I don't understand why the last 2 options do not work. Thanks for your help!

Answer 1

You have two problems here. The expression pow(2,64) can be represented exactly in a double, but when you typecast it with (unsigned long)pow(2, 64), you are effectively attempting to do the same thing as the expression 1 << 64. This number requires at least 65 bits to represent it. But, by the look of it, the unsigned long type on your system is only 64 bits long.

It is true that the result of the expression (1 << 64) - 1 can be represented in only 64 bits, but it's too late - you have used an intermediate expression that is not representable along the way.

Your other attempt, which is to use (unsigned long)(pow(2, 64) - 1) fails for a different reason.
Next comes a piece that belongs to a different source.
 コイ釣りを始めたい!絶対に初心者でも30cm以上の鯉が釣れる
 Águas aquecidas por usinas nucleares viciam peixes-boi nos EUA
Although pow(2, 64) can be represented exactly in a double, pow(2, 64) - 1 cannot. This is because a double has only 53 bits of mantissa. Once again, this means that the result when cast to (unsigned long) is guaranteed to be wrong.

Answer 2

Short answer: Undefined behavior.

Assuming unsigned long is 64 bit, this code

(unsigned long)pow(2,64)

has undefined behavior. The reason is that the integral part of the floating point number can't be represented in an unsigned long. For such situations the C standard specifies that the behavior is undefined.

This code

(unsigned long)(pow(2,sizeof(unsigned long)*8)-1))

which is the same as

(unsigned long)(pow(2,64)-1))

when unsigned long is 64 bit, is a bit more tricky.

It may have undefined behavior, it may have well-defined behavior.

It depends on the precision used when doing the floating point calculation of (pow(2,64)-1)). The C standard doesn't specify precision for floating point types so it's system dependent whether the math result can be represented in a floating number. If not, the floating point rounding mode being used may be important in this case.